Nineteen public relations students at the University of Tennessee, Knoxville, are working on a PR campaign that will help get residents excited about revitalization efforts afoot in downtown Lenoir City.
The students are part of a class taught by Candace White, a professor in the School of Advertising and Public Relations in UT's College of Communication and Information.
The public relations students are working with other students from various disciplines including architecture, retail, hospitality and tourism management, consumer sciences and Spanish on projects for Lenoir City as a part this year's Smart Communities Initiative, which is overseen by UT's Office of Service-Learning.
The senior public relations students are split into four groups to create unique strategies to target a specific segment of the Lenoir City population. The students did background research to pinpoint the most important publics to reach in order to create excitement and support for the revitalization project. The groups they will target are community opinion leaders, such as elected officials and members of Loudon County's Chamber of Commerce; suburbanites, including residents of Tellico Village and other surrounding areas; Lenoir City natives; and Hispanic opinion leaders. Lenoir City has a Hispanic population of about 18 percent.
To start, every student visited Lenoir City either in their groups or individually. Some students were able to speak with residents representing their particular target group.
"Our group will be targeting the residents of Tellico Village and other surrounding suburbs of Lenoir City," said Jordan Shipowitz. "We were lucky enough to be shown around Tellico Village by John Cherry, the public relations manager for Tellico Village. He provided us with basic yet valuable demographics about Tellico Village, gave us a guided tour and provided us with specific channels we can use to target Tellico Villagers.
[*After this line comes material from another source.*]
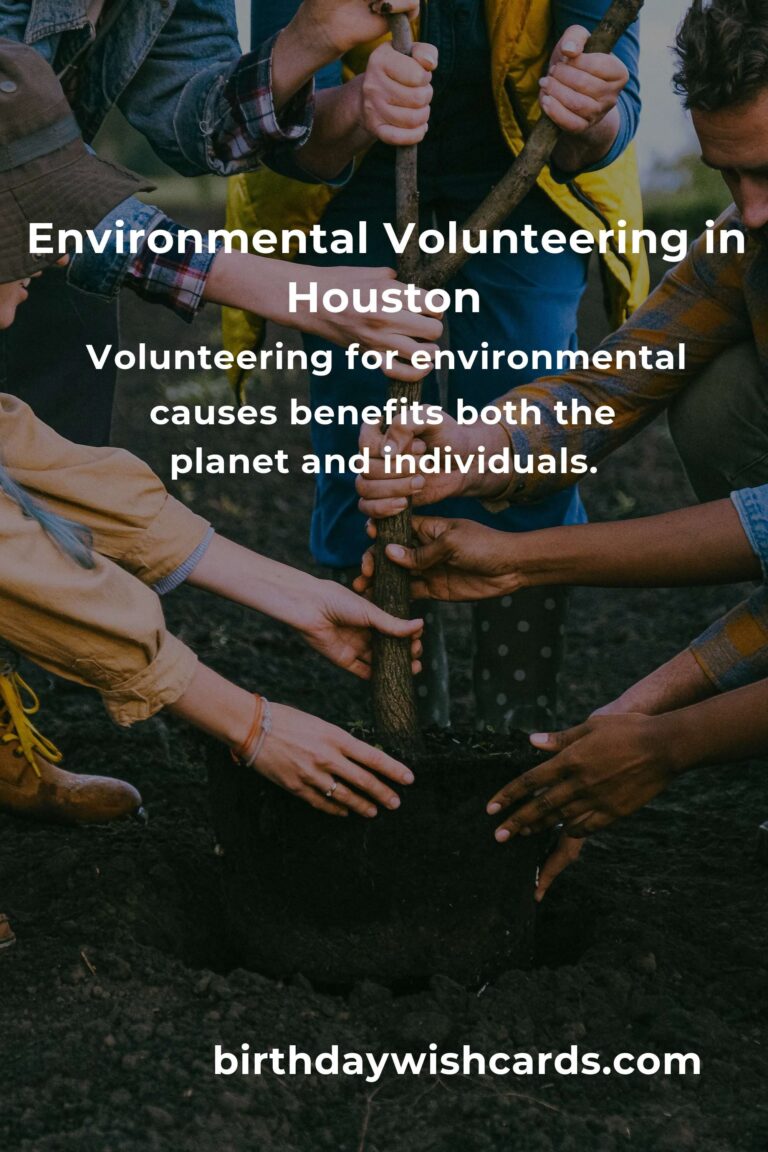 Environmental Volunteering Opportunities in Houston: Making a Difference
He was incredibly helpful."
Others have more challenging target publics to reach.
"Our group spent an afternoon at Las Lupitas, a Hispanic-run grocery store, laundromat and restaurant combo located in the heart of downtown Lenoir City," said Elizabeth Rosenthal. "We didn't have a specific connection with someone in the Hispanic community, so we just spoke with people we encountered in Las Lupitas. Everyone we spoke to was incredibly nice, but the language barrier made it very hard to communicate. We did learn that the Hispanic community values family and tradition. They all visit the same restaurants and churches and prefer living in a tight-knit community."
White said getting familiar with Lenoir City was critical.
"There is no substitute for hands-on shoe-leather research," said White. "It's simply not possible to create an effective communications plan without firsthand experience."
From there, the groups will determine the goals and objectives of their PR campaigns and develop strategies and tactics that will appeal to their audiences.
"You have to get people to support an idea before anything concrete will happen," said Destinee Dowdy. "If we can create some excitement about the revitalization of downtown, then I think we can really help Lenoir City."
The students' final projects, which will include slogans and various other communications materials, will require additional research, design and plenty of writing.
"Students will leave this class with a complete public relations campaign that will be the crowning glory of their portfolios," said White.
The Smart Communities Initiative pairs faculty and students with Tennessee cities, counties, special districts and other government organizations to engage in real-world problem solving.
SCI is part of the university's Experience Learning initiative, which stresses real-world problem-solving to bring classroom lessons to life.
"After years of learning theories and studying for tests, nothing is quite as gratifying as turning classroom knowledge into real-world experience by working for a client," Rosenthal said.